Open webknjaz opened 2 weeks ago

webknjaz commented 2 weeks ago

I'd like to do $sbj to the extent possible. It's hard to complete such a change in long-existing projects for a number of reasons, since it's a bit complicated when it comes to C-extensions. But I think the ecosystem is in a better place today than it was when I last considered it (like tox devenv, for example). I've also gained some experience with tox+Cython elsewhere, which makes me think that using tox (a Python-aware workflow tool) is generally better than GNU/make (which is generic and is just a dumb command runner mostly).

We can keep tox invocations wrapped with make if someone wants that, but in general, I consider make impractical in the Python world.

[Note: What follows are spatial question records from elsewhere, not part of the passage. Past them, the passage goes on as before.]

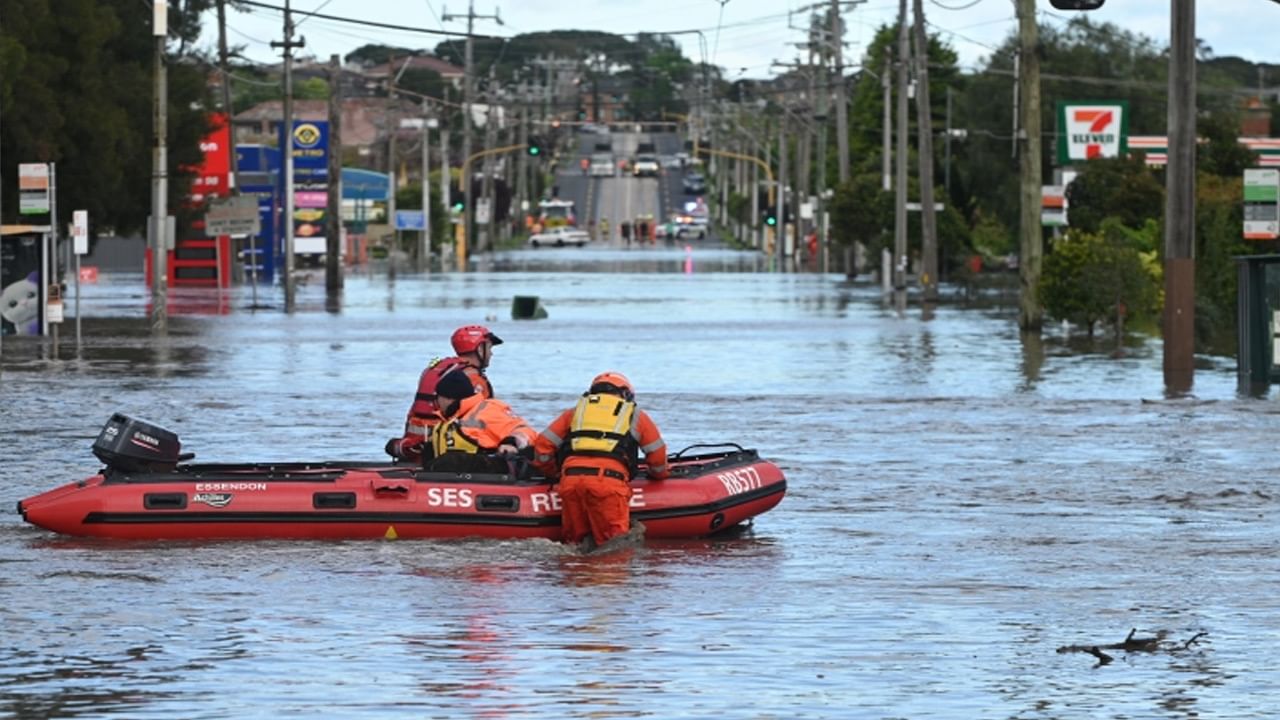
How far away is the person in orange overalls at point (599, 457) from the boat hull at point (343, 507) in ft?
1.17

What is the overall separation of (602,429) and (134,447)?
10.9 feet

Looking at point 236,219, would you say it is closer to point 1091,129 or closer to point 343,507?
point 1091,129

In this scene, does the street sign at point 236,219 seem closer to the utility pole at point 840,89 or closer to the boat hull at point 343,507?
the utility pole at point 840,89

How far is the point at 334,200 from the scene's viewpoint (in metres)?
82.6

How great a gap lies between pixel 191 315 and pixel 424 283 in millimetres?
31986

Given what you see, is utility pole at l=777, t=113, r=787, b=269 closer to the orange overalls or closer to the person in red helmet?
the person in red helmet

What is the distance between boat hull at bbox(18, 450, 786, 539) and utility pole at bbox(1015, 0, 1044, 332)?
3547 centimetres

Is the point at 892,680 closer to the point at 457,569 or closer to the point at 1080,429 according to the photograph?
the point at 457,569

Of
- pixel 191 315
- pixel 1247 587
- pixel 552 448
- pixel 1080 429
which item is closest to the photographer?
pixel 1247 587

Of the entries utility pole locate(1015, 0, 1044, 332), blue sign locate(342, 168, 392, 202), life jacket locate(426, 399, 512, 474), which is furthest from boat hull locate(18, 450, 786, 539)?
blue sign locate(342, 168, 392, 202)

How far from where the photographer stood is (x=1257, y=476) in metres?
23.9

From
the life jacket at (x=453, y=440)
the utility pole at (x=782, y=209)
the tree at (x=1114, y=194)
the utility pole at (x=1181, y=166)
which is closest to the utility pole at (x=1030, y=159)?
the utility pole at (x=1181, y=166)

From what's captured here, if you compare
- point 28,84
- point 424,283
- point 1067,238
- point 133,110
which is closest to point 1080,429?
point 1067,238

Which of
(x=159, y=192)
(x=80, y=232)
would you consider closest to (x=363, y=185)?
(x=159, y=192)
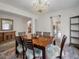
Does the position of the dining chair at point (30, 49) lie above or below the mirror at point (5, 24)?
below

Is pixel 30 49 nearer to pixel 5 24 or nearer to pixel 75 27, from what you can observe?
pixel 5 24

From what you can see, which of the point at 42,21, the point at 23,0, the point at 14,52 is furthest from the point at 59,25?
the point at 14,52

It originally exists in aiohttp-adjacent projects because of CPython Core Devs' prior habit.

@bdraco @Dreamsorcerer I'll be counting on your DX feedback in related PRs, specifically around working with C-extensions. But the scafolding I'm hoping to mostly source from my other projects, as it's pretty well-composed already. The only thing I didn't really hash out is the build options (python vs. compiled extension). So it'd be the only thing that will need extra thought.

bdraco commented 2 weeks ago

tox always seemed like another layer of complexity to debug when there is a large dep chain. I don’t think we have that problem here.

another concern is it tends to slow things down. I wonder if https://github.com/tox-dev/tox-uv if ready for prime time

would like to be mindful of the inverse relationship between CI run time/test invocation complexity and contributor participation

webknjaz commented 2 weeks ago

I've been using it for like a decade and sometimes contributed to it. Makefile also adds a layer of complexity, and virtualenvs do too for that matter.

tox-uv is probably good, but I haven't had time to play with uv. Though, since Hynek says it's good, I think there's no reason to be conservative about it. FWIW, tox caches the venvs so it only influences the first run and anything that invalidates the cache. And tox 4 was heavily refactored by Bernát and improved a number of things.

Tox's main idea is to actually keep the CI and dev env experience in sync as much as possible. Still, with the tox devenv feature, it'll give you an old-good virtualenv with everything pre-installed, for experiments. So you shouldn't lose anything in experience.

Additionally, I have an interesting approach with heavily-pinned DIY pip-tools-managed lockfiles that ties well into the infra.